*** Исходный текст ***

Но прежде чем говорить о дальнейших шагах Рафаэля, вплоть до гениального «Преображения» — лучшего образца последней его манеры и главного украшения пинакотеки, — надо остановиться на вновь выставленном шедевре близкого к умбрийцам Мелоццо да Форли.
После Рёскина пышные ангелы Мелоццо да Форли в широких развевающихся одеждах, прозрачно–розовых и небесно–голубых, с роскошными золотыми кудрями, томными глазами, полными губами, поющие и играющие на причудливых инструментах, вошли в большую моду. Снимки с них вы увидите в окне каждого хорошего художественного магазина. Эти ангелы, конечно, родственники легких и изящных ангелов Гирландаио и Филиппино. Общий покрой их одежд напоминает и ангелов Перуджино, но в них несравненно больше жизни, плоти, чувственности, они дают уже предвкушение сладострастных красавиц венецианских классиков. Но фреска да Форли, выставленная в пинакотеке, стоит, по–видимому, совершенно особняком в его творчестве, да и вообще не похожа ни на какое другое произведение из всех мною виденных. Она изображает ватиканскую церемонию: прием папой Сикстом IV знаменитого гуманиста Платины. По–видимому, художник преследовал две цели: с одной стороны, как можно ближе подойти к действительности, создать нечто приближающееся к отражению ее в зеркале; с другой стороны, дать фреску вполне декоративного характера, гармонирующую с окружающей архитектурой, представляющую из себя богатое красочное пятно, которое должно ласкать глаз, как стройная и спокойная музыка.

*** Фрагмент данных ***

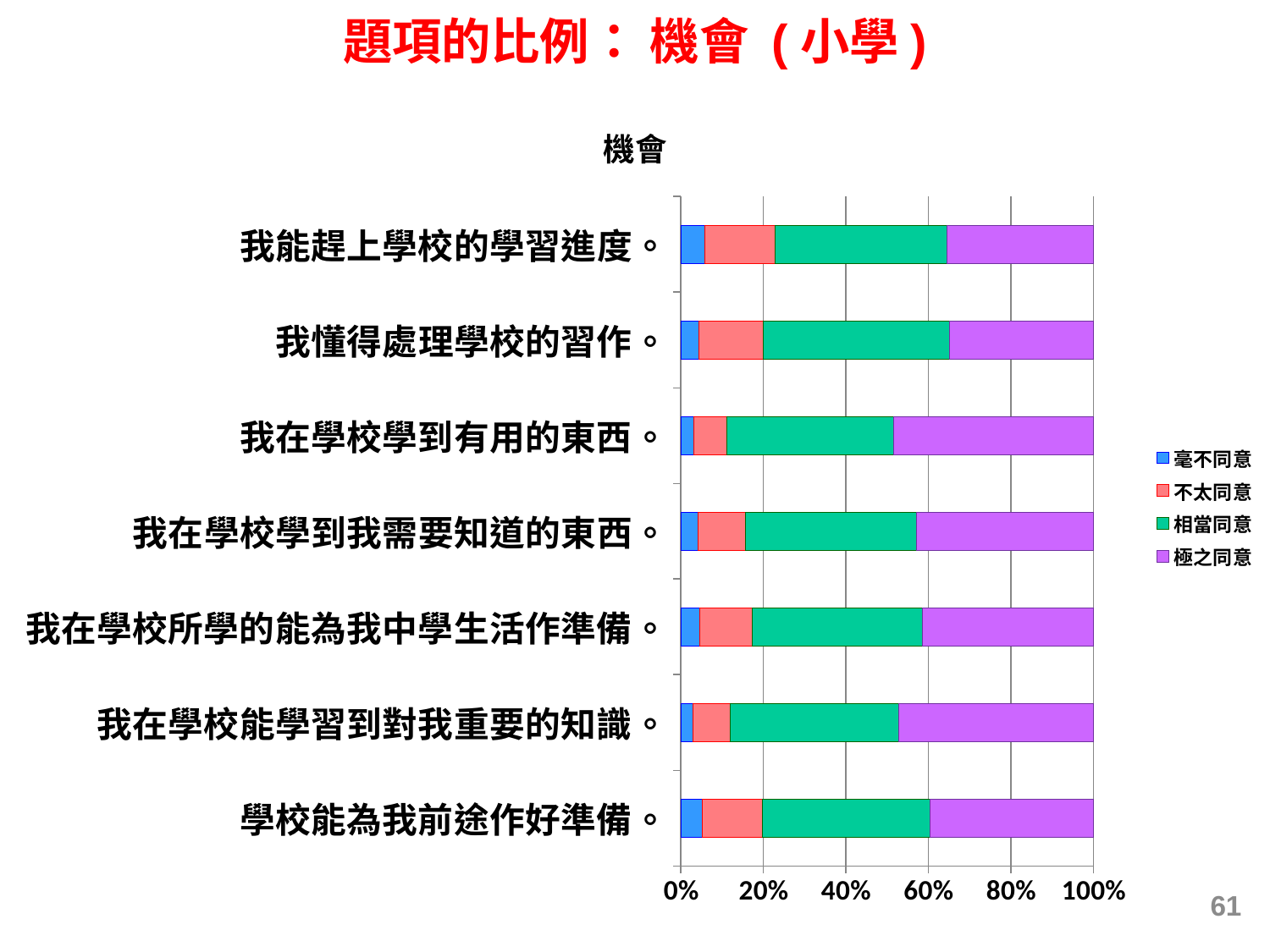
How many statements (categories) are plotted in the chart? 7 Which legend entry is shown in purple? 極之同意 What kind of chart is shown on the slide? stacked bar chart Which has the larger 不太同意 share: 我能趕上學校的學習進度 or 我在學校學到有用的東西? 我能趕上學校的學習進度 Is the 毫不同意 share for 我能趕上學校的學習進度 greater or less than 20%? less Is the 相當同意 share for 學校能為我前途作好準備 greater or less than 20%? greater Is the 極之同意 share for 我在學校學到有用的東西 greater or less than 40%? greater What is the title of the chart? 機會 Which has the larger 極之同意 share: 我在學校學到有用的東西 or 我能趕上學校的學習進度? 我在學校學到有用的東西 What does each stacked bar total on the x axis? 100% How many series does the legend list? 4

***
*** Фрагмент данных ***

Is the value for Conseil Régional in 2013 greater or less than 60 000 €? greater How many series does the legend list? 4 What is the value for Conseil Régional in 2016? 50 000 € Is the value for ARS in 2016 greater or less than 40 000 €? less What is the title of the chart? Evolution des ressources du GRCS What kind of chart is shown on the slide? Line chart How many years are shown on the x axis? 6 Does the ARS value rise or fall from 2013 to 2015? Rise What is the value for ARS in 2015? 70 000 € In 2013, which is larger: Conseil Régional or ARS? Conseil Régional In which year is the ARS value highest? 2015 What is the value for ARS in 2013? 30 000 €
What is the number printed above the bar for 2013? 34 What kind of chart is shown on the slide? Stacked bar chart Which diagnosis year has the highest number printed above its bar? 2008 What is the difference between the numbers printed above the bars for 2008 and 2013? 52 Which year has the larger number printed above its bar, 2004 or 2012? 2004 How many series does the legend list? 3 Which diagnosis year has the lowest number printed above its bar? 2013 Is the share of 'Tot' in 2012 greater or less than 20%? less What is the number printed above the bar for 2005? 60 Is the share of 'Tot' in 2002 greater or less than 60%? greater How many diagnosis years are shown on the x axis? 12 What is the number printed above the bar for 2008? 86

***

_Что сделать_
Повторите целиком текст о фреске Мелоццо да Форли, не меняя в нём ни слова. Данные никак не связаны с исходным текстом.

_Ваш ответ_
Но прежде чем говорить о дальнейших шагах Рафаэля, вплоть до гениального «Преображения» — лучшего образца последней его манеры и главного украшения пинакотеки, — надо остановиться на вновь выставленном шедевре близкого к умбрийцам Мелоццо да Форли.
После Рёскина пышные ангелы Мелоццо да Форли в широких развевающихся одеждах, прозрачно–розовых и небесно–голубых, с роскошными золотыми кудрями, томными глазами, полными губами, поющие и играющие на причудливых инструментах, вошли в большую моду. Снимки с них вы увидите в окне каждого хорошего художественного магазина. Эти ангелы, конечно, родственники легких и изящных ангелов Гирландаио и Филиппино. Общий покрой их одежд напоминает и ангелов Перуджино, но в них несравненно больше жизни, плоти, чувственности, они дают уже предвкушение сладострастных красавиц венецианских классиков. Но фреска да Форли, выставленная в пинакотеке, стоит, по–видимому, совершенно особняком в его творчестве, да и вообще не похожа ни на какое другое произведение из всех мною виденных. Она изображает ватиканскую церемонию: прием папой Сикстом IV знаменитого гуманиста Платины. По–видимому, художник преследовал две цели: с одной стороны, как можно ближе подойти к действительности, создать нечто приближающееся к отражению ее в зеркале; с другой стороны, дать фреску вполне декоративного характера, гармонирующую с окружающей архитектурой, представляющую из себя богатое красочное пятно, которое должно ласкать глаз, как стройная и спокойная музыка.